(photo credit: Rafael D Frankel)
For the first time, monetary constraints rather than legal problems could halt work on the security fence in 2007, defense officials on Wednesday told the Knesset group that lobbies for the barrier.
"We would have to stop working," a defense official told the lobby when he spoke of the NIS 500 million slated to be cut from the NIS 1.3 billion set aside in the 2007 budget for construction work on the security barrier.
That sum represents some 38 percent of the overall 2007 budget for the fence.
Given that the security fence costs approximately NIS 9 million a kilometer, such a cut would halt the construction of some 55 kilometers of the barrier in 2007.
At the start of 2006, officials had predicted that the 790-km. route would be completed by the end of 2007. In December, defense officials told The Jerusalem Post that it would not be finished until the end of 2008.
In the Knesset on Wednesday, security officials reported that some 500 km. of the route were mostly finished, with some 100 to 120 km. scheduled for completion in 2007. This leaves 180 to be finished in 2008, the security officials reported.
To date, they said, all the delays in fence construction had been due to legal cases brought against the barrier in the High Court of Justice, which is due on Sunday to deliberate issues regarding the fence in the Gush Etzion area.
As of December, there were 41 legal cases pending before the High Court of Justice regarding the security fence, according to the Defense Ministry.
"At this moment it is not money that is stopping us," a security official told the lobby group.
But a representative from the Finance Ministry and MK Danny Yatom (Labor) said that for the first time, money would be an obstacle when it came to the fence.
Yatom, who heads the lobby and who was the only lawmaker to show up for its meeting, said the prime minister had accepted the idea of removing NIS 500m. from the security fence's budget for 2007.
The Finance Ministry representative concurred and said that his office along with that of the prime minister had looked at cutting the NIS 500m. from the defense budget to help pump NIS 1.8 billion into the Defense Ministry's operational budget.
A Defense Ministry spokeswoman told the Post the cut had not been finalized. She added, however, that money taken from the 2007 separation fence budget would be returned in 2008. In the end, the fence would be completed, she said, but it just won't happen in 2007.

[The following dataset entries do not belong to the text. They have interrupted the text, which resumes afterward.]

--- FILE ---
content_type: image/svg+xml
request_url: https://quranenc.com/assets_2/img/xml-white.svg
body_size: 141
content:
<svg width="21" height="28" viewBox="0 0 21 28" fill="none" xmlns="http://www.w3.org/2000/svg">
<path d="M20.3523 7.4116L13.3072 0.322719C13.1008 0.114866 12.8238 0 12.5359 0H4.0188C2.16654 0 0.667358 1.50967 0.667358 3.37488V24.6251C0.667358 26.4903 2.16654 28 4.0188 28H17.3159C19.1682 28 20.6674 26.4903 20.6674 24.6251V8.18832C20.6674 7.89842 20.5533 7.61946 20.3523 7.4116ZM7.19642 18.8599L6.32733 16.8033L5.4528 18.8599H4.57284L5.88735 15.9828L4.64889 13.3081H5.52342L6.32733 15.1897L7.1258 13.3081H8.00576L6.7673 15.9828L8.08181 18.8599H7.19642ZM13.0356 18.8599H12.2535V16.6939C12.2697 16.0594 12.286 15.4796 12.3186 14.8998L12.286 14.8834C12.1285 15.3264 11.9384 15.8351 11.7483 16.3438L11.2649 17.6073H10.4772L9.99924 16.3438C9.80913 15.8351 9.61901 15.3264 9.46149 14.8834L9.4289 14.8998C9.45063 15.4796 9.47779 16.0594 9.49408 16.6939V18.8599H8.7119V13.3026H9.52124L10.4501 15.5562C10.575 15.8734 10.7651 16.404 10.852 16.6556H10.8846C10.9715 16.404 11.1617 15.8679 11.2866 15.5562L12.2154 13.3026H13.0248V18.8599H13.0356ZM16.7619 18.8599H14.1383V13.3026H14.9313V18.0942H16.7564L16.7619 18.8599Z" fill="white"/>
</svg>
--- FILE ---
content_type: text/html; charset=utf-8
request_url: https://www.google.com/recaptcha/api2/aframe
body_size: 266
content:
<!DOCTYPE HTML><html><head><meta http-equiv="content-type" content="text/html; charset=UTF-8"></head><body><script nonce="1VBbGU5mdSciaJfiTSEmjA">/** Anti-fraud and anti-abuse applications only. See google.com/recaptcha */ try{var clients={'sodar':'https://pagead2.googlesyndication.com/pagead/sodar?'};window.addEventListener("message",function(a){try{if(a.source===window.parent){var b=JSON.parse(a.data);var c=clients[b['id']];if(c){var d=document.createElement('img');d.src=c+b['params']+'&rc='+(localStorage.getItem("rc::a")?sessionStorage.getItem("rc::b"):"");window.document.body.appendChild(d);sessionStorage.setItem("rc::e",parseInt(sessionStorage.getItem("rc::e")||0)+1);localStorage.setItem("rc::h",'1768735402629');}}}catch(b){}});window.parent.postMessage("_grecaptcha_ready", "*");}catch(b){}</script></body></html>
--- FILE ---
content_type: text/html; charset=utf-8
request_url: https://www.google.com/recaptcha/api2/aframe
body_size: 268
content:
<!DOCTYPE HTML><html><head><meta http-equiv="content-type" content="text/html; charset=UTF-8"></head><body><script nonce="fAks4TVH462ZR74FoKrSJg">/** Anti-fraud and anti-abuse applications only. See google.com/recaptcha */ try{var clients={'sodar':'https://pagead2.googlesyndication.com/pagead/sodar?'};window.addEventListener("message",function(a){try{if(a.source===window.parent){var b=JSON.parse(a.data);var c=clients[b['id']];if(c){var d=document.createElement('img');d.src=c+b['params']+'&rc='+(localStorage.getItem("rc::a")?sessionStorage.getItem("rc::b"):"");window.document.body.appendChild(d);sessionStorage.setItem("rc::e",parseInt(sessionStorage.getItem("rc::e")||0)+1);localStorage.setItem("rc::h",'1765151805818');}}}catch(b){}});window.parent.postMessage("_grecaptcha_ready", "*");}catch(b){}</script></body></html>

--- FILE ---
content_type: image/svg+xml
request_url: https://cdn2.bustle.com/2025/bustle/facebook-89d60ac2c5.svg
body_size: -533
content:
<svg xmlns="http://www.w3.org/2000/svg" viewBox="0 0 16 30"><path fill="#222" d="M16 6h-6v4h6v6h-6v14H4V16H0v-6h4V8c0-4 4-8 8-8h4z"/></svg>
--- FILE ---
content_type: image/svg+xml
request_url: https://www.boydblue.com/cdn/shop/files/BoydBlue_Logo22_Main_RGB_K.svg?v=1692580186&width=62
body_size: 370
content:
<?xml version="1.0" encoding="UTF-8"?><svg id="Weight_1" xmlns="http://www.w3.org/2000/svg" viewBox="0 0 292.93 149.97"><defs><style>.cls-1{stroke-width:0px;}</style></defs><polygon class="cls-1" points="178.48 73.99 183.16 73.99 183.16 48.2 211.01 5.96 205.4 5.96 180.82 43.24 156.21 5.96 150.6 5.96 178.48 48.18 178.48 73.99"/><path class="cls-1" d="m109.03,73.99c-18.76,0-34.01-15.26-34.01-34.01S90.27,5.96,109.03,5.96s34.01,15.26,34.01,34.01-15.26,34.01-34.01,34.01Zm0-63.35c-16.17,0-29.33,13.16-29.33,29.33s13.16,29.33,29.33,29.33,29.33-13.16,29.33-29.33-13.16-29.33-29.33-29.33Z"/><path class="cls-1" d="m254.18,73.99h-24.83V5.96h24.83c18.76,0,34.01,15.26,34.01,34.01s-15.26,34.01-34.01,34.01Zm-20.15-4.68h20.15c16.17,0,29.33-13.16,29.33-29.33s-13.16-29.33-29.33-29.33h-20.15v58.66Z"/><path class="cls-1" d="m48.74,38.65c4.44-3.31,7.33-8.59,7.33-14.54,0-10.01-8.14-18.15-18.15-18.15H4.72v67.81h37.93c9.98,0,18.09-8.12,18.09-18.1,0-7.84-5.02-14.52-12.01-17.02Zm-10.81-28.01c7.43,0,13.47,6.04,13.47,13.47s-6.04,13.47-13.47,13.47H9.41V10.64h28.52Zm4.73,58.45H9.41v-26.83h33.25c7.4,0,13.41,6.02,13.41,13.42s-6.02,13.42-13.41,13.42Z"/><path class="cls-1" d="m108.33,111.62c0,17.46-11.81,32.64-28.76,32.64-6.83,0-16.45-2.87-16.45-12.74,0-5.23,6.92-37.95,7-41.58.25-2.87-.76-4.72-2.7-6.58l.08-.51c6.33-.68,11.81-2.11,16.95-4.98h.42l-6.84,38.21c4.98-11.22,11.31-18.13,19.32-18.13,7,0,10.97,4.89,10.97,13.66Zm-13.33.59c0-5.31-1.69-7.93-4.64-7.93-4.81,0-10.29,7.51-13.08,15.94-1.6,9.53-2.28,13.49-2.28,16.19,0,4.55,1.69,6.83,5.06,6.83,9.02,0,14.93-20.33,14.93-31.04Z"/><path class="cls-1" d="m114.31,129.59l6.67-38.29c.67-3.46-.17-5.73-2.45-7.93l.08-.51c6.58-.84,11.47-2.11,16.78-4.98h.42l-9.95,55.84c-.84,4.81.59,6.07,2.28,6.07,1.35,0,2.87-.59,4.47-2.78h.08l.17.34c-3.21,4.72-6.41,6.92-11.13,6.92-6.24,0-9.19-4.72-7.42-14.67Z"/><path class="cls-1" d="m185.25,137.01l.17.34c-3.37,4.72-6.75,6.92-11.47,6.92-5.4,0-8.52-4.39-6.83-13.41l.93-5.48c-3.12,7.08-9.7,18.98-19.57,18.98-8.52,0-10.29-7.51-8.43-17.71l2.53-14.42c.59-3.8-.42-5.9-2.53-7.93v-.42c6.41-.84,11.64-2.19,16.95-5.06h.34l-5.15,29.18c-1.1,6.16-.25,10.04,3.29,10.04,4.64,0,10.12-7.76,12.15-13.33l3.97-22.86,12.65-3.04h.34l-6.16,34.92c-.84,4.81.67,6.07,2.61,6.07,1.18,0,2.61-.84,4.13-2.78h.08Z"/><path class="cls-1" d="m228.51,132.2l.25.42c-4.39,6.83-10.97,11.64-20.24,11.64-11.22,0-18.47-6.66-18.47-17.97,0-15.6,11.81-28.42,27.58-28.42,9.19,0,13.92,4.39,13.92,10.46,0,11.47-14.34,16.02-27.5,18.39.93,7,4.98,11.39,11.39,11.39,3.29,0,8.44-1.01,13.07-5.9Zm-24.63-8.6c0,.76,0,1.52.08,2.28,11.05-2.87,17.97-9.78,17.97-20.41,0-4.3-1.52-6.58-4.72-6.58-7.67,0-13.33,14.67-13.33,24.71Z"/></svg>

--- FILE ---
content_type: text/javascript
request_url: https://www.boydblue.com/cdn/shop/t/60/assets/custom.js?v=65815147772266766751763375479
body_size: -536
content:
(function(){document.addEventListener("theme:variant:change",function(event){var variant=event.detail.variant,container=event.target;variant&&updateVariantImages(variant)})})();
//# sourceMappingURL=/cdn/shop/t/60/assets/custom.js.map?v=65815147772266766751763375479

However a security official told the Knesset lobby group on Wednesday that he feared a delay in work for financial reasons could have an impact on legal cases pending before the court. It could open the door to the argument that the route is not essential for security, he said.
Yatom said that he would personally check the budget to see what the money would be spent on, to insure that it is of higher priority level than the fence. Yatom added that he wanted to see the fence completed by the end of 2007.
Mark Luria, a spokesman for the pro-fence activist group The Public Committee for the Security Fence for Israel, attacked the decision to take funds away from the security fence in 2007.
"We have gotten to a critical stage in building the fence, it would be foolish at this point to decrease the funding when we are finally going to see the fence completed," Luria said. "It is quite possible that people could pay with their lives for this decision," Luria said, adding: "I hope that won't happen."